Edited - I accidentally said items
instead of label
, changed it to label
.
It might be more pythonic to implement some of the list interface (i.e. label.insert(index, object)
, label.index(object, [start, [end]])
etc.).
Also slicing might be nice.
@wtolson, in the case of label.insert(index, object)
what would index be?
@godber for the builtin list, index
is the int position to insert the object:
>>> l = [1, 2, 3]
>>> l.insert(1, 42)
>>> print(l)
[1, 42, 2, 3]
While it would be good to at least replicate this, it might be interesting to also overload it for a str index similar your insert_after()/insert_before()
. The only issue I see is it may be confusing if there are multiple items with the same key.
@wtolson and @godber I really appreciate the help.
I like the original approach, but if I'm right pvl.loads()
requires you know the initial string, especially values a, b, c and d (in this case).
I'm using this in tandem with planetaryimage's PDS3Image()
which populates an initial label for you. Since those initial label values vary from product to product,
For example:
IMAGE
MAXIMUM = ___
MEAN = ___
MEDIAN = ___
the pvl.loads()
string would have to be adjusted for each new product. Or so I understand it.
@pbvarga1 suggested another approach (for this case) of instantiating the PDSI3Image()
class inside my code and making edits to the pvl module created in PDS3Image._create_label()
To handle the ambiguities with multiple items with similar keys we could use an optional argument to indicate before/after the first, second, third, ... all cases of the string index.

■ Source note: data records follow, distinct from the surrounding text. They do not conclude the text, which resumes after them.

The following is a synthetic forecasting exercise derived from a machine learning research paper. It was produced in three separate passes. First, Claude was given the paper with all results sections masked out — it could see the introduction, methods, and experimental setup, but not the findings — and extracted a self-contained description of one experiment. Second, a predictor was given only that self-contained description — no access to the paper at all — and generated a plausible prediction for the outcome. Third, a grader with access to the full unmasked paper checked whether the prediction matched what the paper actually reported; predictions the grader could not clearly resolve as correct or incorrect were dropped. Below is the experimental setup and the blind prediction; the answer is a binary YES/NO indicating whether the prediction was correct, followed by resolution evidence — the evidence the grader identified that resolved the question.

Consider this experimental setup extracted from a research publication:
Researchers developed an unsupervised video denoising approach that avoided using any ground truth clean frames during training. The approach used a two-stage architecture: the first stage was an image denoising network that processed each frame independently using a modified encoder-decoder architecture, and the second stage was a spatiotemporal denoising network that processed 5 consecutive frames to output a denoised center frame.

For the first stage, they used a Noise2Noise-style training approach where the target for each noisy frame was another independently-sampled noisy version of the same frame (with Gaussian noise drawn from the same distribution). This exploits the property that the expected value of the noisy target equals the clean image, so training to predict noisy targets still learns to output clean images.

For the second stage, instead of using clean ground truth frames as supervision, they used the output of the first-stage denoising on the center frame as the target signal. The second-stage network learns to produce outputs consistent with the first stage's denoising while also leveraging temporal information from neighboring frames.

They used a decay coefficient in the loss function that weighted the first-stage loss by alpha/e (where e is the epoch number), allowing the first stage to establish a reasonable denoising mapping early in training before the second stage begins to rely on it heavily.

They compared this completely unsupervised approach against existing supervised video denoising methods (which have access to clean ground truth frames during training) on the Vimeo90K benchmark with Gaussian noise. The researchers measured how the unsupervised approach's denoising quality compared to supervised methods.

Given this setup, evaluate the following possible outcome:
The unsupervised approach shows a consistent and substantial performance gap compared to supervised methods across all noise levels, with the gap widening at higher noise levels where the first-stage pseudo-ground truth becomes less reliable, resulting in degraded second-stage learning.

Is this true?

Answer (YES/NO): NO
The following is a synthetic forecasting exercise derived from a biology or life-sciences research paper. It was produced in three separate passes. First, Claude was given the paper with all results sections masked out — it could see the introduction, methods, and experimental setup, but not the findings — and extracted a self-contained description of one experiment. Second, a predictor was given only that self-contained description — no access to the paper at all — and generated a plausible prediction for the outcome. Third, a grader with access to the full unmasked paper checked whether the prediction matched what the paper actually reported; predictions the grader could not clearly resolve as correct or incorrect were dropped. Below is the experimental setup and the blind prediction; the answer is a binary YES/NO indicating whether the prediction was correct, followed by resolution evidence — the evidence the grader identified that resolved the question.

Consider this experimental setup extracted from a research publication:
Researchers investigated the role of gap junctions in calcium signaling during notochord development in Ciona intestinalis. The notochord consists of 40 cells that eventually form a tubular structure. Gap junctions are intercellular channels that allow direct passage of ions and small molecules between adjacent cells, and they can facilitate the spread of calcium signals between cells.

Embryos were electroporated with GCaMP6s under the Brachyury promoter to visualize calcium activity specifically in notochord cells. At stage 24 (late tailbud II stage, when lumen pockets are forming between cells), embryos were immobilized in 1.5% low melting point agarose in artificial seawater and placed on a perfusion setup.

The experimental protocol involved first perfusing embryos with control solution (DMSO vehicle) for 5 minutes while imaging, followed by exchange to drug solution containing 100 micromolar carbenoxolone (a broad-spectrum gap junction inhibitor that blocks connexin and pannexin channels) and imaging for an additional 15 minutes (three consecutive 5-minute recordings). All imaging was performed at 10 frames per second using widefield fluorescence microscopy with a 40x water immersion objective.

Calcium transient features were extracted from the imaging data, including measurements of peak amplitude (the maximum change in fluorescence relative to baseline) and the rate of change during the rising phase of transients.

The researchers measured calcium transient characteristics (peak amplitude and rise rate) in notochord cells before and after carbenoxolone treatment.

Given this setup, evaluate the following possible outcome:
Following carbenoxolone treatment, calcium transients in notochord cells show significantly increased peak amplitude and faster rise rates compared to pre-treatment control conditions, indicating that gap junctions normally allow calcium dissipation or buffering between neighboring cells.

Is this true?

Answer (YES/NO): NO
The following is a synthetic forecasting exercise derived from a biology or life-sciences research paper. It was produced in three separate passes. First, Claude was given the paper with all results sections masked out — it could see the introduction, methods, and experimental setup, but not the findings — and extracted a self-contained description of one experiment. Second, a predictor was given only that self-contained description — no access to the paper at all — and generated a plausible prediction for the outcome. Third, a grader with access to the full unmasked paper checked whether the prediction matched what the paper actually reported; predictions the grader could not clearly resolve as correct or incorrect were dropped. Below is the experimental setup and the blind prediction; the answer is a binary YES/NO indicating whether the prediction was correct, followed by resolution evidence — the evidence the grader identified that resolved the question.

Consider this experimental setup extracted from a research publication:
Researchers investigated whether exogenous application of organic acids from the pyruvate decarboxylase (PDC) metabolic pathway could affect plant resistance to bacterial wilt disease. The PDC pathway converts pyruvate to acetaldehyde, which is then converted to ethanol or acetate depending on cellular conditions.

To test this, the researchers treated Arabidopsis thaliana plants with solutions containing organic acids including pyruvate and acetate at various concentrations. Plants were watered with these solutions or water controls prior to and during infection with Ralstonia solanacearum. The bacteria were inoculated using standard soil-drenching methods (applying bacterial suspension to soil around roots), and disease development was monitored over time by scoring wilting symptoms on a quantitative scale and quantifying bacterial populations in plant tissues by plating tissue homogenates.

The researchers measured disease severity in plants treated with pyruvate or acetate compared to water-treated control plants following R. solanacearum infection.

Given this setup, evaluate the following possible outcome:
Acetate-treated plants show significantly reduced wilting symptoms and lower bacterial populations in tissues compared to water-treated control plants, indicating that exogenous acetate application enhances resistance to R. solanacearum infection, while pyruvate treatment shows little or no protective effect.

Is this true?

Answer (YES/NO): NO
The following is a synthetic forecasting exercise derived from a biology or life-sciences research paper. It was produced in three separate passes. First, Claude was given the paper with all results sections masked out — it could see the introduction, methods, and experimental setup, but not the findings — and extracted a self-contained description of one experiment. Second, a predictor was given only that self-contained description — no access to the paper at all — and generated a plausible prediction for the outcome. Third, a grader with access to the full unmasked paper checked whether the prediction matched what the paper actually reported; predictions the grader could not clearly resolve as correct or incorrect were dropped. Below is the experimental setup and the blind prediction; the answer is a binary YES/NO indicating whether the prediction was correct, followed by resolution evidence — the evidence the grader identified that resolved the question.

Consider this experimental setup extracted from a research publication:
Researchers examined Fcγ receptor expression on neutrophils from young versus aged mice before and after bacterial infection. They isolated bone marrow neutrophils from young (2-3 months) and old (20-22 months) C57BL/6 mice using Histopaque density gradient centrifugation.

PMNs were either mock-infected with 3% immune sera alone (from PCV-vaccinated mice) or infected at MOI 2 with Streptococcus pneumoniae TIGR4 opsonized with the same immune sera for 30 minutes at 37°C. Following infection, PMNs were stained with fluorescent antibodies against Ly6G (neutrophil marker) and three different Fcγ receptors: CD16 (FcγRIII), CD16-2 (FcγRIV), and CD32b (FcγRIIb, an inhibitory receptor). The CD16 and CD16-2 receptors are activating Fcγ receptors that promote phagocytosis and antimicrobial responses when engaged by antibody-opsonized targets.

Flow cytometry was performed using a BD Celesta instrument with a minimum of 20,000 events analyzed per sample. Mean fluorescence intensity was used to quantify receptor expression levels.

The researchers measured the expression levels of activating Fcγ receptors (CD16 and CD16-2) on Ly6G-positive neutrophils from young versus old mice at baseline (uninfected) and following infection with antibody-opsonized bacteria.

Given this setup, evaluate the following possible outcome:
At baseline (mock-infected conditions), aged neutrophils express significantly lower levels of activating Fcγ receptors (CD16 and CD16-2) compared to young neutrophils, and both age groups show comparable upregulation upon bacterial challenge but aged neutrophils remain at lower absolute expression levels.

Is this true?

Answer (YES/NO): NO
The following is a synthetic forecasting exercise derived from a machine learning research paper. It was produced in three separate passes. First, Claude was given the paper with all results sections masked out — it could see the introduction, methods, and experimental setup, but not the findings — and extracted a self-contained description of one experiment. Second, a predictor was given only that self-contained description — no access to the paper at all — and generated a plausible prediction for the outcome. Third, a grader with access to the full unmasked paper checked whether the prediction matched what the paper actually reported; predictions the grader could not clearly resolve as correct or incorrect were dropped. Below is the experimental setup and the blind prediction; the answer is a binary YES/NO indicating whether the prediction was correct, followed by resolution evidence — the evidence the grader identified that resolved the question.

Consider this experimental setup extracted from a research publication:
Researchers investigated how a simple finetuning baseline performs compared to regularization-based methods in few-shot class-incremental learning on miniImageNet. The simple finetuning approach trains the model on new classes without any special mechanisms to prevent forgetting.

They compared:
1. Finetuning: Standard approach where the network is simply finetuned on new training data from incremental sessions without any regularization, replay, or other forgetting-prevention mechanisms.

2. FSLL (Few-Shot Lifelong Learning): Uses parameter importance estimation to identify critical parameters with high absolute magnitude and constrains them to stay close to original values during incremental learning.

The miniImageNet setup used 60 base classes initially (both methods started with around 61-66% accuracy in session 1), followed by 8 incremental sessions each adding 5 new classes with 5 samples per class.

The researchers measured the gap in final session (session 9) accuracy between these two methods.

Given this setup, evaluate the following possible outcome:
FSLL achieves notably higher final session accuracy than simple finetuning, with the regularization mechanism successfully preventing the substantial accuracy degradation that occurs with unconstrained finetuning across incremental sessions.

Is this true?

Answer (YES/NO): YES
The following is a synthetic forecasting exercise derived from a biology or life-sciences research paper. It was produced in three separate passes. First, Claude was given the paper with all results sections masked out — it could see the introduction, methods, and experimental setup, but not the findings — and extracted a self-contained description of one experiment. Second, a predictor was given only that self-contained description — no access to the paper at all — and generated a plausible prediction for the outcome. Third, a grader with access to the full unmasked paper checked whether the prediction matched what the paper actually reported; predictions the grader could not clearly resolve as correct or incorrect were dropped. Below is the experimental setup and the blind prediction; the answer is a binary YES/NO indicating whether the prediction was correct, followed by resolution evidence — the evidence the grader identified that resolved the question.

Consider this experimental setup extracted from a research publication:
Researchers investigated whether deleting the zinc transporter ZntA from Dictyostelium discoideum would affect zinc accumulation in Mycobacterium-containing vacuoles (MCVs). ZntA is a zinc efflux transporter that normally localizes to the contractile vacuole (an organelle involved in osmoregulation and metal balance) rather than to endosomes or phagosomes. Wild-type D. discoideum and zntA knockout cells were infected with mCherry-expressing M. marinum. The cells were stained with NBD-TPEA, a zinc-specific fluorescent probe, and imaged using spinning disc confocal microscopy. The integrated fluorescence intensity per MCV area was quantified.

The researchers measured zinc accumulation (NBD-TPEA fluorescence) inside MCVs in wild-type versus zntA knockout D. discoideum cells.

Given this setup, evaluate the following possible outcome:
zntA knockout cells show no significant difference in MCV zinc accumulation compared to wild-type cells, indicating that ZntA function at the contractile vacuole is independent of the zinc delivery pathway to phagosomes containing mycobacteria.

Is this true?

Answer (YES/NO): NO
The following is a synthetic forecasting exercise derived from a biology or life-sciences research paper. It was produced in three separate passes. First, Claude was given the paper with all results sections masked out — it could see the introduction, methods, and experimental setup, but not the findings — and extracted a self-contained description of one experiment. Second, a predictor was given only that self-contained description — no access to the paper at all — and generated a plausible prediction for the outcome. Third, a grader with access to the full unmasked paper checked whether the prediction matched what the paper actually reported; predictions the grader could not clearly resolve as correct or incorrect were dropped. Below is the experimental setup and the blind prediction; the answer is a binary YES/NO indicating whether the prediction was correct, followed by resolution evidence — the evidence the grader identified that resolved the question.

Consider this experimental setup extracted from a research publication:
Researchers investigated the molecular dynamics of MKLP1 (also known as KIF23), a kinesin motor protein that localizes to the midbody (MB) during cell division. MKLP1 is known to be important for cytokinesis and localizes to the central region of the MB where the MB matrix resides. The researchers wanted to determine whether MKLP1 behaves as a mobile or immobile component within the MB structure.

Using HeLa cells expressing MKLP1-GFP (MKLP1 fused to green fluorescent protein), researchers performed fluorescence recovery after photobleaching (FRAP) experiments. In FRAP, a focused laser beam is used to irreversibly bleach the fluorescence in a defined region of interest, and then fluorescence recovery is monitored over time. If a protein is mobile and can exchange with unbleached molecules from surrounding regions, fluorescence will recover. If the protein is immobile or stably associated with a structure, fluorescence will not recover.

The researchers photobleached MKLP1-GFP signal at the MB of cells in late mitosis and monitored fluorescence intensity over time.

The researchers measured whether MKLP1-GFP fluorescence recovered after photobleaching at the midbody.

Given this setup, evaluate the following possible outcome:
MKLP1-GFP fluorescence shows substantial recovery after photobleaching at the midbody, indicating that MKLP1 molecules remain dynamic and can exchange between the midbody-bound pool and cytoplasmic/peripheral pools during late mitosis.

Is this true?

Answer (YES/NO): NO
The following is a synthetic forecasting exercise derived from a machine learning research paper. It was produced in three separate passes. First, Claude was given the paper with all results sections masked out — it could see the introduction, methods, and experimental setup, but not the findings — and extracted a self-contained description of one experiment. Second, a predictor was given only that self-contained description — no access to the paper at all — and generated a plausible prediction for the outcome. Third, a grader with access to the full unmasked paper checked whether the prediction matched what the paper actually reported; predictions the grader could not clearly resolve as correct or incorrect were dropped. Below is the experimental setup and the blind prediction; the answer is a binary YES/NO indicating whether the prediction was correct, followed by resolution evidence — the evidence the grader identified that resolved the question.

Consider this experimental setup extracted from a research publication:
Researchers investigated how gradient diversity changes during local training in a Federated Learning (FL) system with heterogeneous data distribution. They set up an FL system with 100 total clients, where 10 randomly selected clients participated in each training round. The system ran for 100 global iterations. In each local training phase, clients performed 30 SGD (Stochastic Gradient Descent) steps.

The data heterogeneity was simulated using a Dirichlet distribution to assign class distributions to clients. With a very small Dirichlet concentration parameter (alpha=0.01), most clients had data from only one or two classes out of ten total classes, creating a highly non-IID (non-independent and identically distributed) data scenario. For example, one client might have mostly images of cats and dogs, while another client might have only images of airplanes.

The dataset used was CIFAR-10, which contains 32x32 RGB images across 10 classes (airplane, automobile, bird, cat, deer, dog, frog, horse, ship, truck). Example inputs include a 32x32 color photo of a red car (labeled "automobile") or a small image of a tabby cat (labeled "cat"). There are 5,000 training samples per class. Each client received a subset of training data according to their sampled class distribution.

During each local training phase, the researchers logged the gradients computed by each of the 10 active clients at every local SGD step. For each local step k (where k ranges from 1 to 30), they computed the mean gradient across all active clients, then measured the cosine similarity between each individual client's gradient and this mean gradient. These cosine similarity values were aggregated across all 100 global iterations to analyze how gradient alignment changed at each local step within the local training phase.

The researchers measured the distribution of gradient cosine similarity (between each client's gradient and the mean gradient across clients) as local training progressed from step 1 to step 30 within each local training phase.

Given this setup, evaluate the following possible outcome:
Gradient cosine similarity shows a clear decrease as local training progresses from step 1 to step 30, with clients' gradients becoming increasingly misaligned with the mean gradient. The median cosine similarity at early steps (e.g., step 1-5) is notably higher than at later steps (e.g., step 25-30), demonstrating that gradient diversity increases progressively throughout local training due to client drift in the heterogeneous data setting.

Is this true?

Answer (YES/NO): YES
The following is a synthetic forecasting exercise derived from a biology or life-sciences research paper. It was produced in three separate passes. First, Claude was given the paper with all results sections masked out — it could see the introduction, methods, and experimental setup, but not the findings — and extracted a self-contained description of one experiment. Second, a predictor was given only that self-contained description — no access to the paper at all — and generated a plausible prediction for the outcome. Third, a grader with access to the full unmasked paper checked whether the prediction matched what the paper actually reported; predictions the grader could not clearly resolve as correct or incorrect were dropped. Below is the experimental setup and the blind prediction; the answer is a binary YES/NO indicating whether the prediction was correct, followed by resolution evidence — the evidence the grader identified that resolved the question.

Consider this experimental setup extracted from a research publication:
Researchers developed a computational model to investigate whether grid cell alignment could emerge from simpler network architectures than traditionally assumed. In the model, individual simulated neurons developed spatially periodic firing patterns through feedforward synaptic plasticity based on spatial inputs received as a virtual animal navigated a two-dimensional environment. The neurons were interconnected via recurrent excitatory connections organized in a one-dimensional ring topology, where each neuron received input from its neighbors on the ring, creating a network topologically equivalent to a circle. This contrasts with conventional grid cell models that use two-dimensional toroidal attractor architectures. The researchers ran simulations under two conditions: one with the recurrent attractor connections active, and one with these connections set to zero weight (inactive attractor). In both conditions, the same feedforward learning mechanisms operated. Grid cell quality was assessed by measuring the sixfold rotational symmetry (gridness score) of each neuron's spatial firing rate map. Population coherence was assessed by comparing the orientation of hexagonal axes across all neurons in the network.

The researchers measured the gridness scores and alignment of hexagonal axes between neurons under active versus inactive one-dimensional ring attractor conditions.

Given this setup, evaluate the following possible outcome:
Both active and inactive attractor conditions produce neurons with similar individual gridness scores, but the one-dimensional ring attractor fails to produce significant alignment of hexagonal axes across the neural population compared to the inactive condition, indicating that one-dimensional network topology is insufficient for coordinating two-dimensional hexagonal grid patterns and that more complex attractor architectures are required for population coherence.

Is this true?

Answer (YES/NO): NO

The default, I think, would be before/after the first instance. For example,
# Default is after the first instance
label.insert_after('LABEL_REVISION_NOTE', extra)
# After the third (second?) instance
label.insert_after('LABEL_REVISION_NOTE', extra, instance=2)
# After every instance
label.insert_after('LABEL_REVISION_NOTE', extra, every_instance=True)
Im not sure about the argument names and whether it would be better to use index counting or cardinal counting. Index counting will be more pythonic but cardinal would be more... human? Either way, I think this will help quell the ambiguities.
@wtolson On python3, label.items()
returns ItemView
which is not subscriptable
In [1]: import pvl
In [2]: label = pvl.loads("""
...: foo = bar
...: monty = python
...: """)
In [3]: items = label.items()
In [4]: items[0]
---------------------------------------------------------------------------
TypeError Traceback (most recent call last)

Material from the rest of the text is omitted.